§ What you should do
Every entry below has to appear again in your reply, word for word, but no picture may.

§ Data extract
+ + + + +
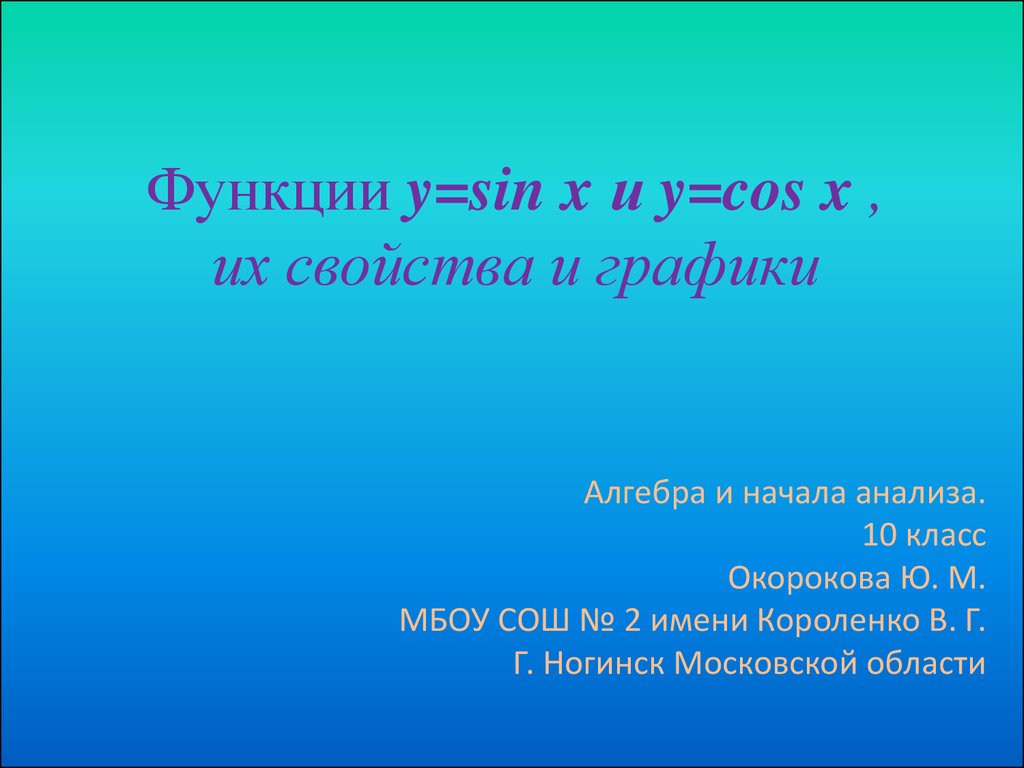 Функции $y=\sin x$ и $y=\cos x$ ,
их свойства и графики

Алгебра и начала анализа.
10 класс
Окорокова Ю. М.
МБОУ СОШ № 2 имени Короленко В. Г.
Г. Ногинск Московской области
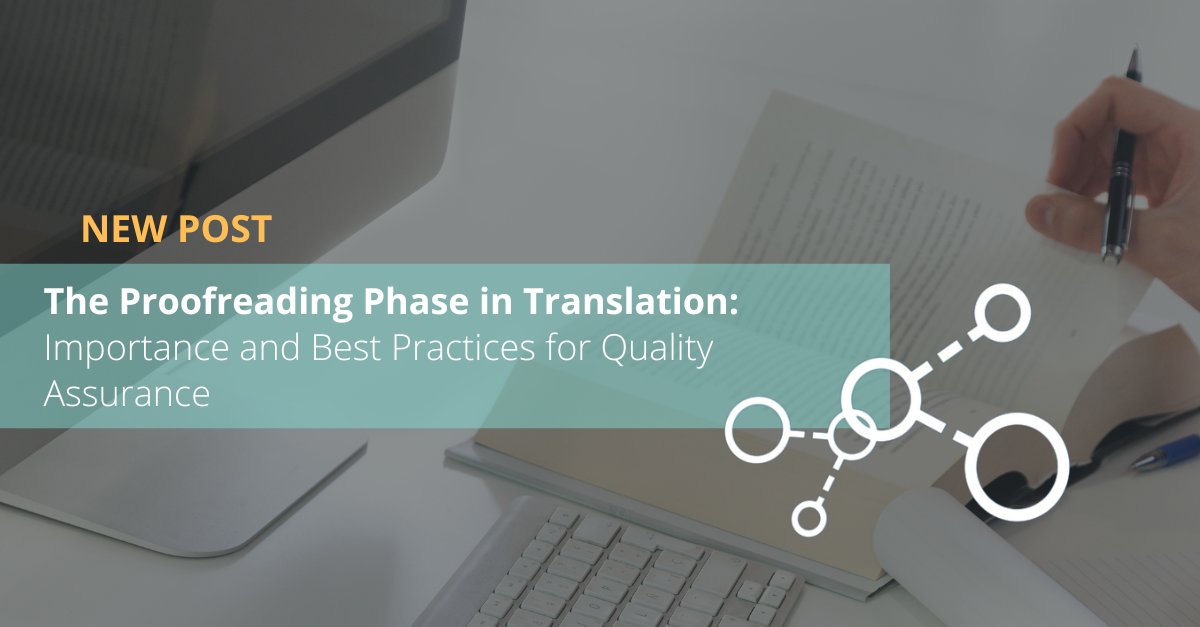 NEW POST

The Proofreading Phase in Translation: Importance and Best Practices for Quality Assurance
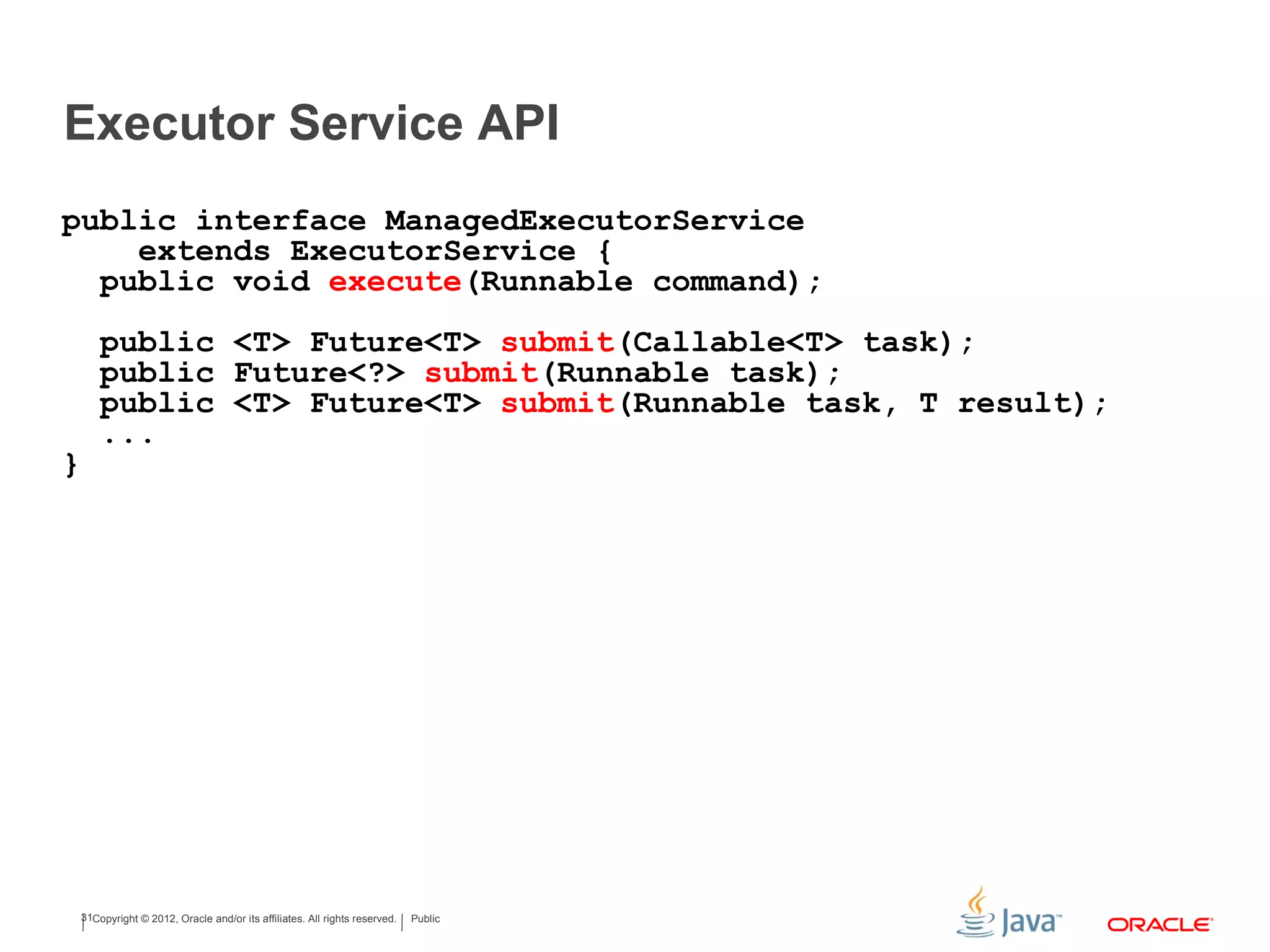 Executor Service API

public interface ManagedExecutorService
    extends ExecutorService {
  public void execute(Runnable command);

  public <T> Future<T> submit(Callable<T> task);
  public Future<?> submit(Runnable task);
  public <T> Future<T> submit(Runnable task, T result);
  ...
}

31 Copyright © 2012, Oracle and/or its affiliates. All rights reserved. | Public

Java™ ORACLE®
+ + + + +
§ Result for this exercise
 Функции $y=\sin x$ и $y=\cos x$ ,
их свойства и графики

Алгебра и начала анализа.
10 класс
Окорокова Ю. М.
МБОУ СОШ № 2 имени Короленко В. Г.
Г. Ногинск Московской области
 NEW POST

The Proofreading Phase in Translation: Importance and Best Practices for Quality Assurance
 Executor Service API

public interface ManagedExecutorService
    extends ExecutorService {
  public void execute(Runnable command);

  public <T> Future<T> submit(Callable<T> task);
  public Future<?> submit(Runnable task);
  public <T> Future<T> submit(Runnable task, T result);
  ...
}

31 Copyright © 2012, Oracle and/or its affiliates. All rights reserved. | Public

Java™ ORACLE®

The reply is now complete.